(Aim 1) According to the passage on tourist benefits in Mpumalanga, which benefit had the highest mean score?

The mean scores of the different benefits tourists sought while visiting Mpumalanga are presented in Table 4. “Natural environment” as a benefit was highly sought (5.75), followed by “escape” (5.59) and “social bonding” (5.12). Therefore, a factor of value to tourists who visit Mpumalanga was found to be the benefits “natural environment,” “escape” and “social bonding.” All the benefits had coefficients for asymmetry and kurtosis between –2 and +2 and are therefore considered to follow a normal univariate distribution (George and Mallery, 2010). The next phase of analysis was to determine whether there were statistically significant differences between residential origins with regard to benefits sought. The Kruskal–Wallis test was used and the following hypotheses were tested:
There is no statistically significant difference between the respondents’ residential origin and each of the benefits measured.

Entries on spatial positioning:
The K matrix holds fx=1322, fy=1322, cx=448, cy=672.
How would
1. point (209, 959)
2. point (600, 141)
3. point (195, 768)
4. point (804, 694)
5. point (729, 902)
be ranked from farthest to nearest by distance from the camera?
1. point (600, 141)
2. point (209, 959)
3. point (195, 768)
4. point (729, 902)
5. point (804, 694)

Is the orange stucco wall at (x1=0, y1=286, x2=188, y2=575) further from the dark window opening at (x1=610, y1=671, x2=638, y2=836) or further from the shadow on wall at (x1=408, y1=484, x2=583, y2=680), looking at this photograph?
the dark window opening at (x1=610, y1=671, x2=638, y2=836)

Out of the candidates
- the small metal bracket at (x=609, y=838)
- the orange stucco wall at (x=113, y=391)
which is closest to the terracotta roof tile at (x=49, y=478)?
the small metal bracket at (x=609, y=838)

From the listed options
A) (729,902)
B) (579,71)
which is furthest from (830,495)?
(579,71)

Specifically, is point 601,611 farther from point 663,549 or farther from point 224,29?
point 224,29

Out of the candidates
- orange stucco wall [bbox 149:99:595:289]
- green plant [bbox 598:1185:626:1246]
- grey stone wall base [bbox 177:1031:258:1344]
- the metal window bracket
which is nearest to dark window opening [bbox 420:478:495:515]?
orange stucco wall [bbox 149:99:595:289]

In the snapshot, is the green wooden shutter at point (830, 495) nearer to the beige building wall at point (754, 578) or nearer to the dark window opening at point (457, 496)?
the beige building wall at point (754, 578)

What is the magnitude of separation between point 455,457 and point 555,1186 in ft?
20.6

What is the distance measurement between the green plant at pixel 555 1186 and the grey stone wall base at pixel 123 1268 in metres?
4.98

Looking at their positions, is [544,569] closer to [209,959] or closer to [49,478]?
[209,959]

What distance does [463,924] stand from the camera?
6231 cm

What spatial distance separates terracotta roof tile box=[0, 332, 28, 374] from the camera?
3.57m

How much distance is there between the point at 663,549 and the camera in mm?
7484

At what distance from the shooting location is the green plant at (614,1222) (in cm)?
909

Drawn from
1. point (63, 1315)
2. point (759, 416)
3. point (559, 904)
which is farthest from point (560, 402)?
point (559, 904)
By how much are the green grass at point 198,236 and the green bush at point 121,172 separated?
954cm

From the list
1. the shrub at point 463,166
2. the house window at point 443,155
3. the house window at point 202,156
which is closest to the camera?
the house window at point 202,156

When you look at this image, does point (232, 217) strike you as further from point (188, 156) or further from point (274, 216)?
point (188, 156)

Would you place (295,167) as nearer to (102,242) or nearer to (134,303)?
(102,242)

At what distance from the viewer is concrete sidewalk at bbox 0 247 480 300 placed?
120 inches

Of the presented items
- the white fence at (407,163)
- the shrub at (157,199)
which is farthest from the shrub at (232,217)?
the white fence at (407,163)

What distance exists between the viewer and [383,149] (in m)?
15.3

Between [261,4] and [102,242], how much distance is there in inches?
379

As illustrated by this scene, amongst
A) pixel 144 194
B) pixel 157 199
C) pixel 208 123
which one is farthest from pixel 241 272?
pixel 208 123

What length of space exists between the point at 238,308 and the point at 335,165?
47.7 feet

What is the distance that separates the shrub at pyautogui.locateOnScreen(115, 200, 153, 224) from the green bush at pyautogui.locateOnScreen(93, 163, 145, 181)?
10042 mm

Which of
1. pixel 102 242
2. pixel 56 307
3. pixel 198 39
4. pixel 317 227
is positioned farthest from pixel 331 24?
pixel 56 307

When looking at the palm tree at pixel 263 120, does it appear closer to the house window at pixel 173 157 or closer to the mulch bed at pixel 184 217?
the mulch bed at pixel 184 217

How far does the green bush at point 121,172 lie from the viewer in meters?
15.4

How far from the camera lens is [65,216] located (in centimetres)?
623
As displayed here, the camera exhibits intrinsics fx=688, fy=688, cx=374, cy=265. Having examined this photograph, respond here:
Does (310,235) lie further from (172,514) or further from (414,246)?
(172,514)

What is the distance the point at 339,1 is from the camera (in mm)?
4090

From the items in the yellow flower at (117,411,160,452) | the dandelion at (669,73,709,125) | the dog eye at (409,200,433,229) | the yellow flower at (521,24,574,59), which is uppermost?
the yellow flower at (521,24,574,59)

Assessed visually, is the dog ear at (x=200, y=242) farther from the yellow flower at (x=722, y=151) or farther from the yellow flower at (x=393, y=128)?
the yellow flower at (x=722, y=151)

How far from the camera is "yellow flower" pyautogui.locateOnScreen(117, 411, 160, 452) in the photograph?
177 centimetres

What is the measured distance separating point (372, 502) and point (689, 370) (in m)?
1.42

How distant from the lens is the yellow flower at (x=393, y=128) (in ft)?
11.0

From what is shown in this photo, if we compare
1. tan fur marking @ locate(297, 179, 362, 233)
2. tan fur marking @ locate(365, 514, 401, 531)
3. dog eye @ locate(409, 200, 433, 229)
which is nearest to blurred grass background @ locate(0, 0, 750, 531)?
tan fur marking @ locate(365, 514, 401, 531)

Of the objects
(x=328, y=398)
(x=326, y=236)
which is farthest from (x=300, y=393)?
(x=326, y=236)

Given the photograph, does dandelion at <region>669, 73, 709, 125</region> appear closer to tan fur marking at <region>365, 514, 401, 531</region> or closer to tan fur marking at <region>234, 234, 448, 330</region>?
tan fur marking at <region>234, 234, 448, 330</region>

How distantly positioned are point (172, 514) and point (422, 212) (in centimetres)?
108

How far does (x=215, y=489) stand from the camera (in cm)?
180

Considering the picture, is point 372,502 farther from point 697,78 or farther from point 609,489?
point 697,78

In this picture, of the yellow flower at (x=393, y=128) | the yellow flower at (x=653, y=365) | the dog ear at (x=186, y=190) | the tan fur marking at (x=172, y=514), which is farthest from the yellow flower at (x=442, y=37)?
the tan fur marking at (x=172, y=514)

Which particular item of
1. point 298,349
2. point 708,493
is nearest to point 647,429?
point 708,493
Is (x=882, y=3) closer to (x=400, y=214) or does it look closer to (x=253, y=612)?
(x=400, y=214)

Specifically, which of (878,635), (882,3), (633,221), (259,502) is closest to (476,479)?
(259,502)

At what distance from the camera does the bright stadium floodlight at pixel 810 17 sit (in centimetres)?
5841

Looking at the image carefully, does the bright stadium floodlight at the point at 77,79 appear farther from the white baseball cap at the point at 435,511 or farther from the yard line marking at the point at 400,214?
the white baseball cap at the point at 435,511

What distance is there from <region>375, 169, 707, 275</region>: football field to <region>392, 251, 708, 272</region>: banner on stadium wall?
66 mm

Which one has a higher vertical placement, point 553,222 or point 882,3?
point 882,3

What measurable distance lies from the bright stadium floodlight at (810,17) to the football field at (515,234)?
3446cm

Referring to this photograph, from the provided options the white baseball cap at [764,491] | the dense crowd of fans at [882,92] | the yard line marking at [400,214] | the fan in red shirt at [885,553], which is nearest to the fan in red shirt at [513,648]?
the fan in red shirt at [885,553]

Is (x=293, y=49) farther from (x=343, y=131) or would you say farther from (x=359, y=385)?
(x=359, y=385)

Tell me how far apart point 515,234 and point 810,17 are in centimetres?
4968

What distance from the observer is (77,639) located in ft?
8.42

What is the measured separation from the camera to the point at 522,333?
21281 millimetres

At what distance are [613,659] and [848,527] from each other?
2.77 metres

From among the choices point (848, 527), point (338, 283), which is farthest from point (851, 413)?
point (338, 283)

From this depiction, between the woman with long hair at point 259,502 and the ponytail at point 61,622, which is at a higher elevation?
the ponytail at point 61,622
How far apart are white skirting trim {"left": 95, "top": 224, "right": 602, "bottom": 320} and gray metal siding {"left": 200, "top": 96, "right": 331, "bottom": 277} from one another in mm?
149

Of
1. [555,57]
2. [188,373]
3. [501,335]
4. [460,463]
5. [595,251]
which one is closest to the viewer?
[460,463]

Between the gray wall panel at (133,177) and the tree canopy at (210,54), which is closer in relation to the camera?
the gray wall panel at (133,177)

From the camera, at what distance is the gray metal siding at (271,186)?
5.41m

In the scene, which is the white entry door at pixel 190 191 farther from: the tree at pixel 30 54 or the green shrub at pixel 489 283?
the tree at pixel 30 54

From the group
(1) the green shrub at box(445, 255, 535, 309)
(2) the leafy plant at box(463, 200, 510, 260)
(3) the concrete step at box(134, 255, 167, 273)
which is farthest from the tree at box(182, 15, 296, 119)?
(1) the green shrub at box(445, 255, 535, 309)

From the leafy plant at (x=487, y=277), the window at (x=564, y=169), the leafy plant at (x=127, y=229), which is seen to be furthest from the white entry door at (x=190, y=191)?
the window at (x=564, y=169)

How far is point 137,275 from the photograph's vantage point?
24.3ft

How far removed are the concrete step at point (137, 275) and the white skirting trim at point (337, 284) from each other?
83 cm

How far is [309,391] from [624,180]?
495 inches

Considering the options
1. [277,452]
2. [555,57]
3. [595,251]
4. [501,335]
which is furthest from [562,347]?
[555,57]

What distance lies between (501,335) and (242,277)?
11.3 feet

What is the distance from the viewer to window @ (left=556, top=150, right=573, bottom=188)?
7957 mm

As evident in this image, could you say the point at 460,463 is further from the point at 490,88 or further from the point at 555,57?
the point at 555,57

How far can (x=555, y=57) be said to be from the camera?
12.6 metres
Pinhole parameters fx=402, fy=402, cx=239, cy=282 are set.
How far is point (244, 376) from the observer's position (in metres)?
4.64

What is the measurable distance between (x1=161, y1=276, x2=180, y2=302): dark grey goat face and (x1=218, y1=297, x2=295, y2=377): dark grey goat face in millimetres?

(Aim 2) Return each line in the records that contains the word "much".

(Final answer 1) "Natural environment," with a mean score of 5.75.

(Final answer 2)
How much distance is there between the point at 663,549 and the camera in mm?
By how much are the green grass at point 198,236 and the green bush at point 121,172 separated?
Between [261,4] and [102,242], how much distance is there in inches?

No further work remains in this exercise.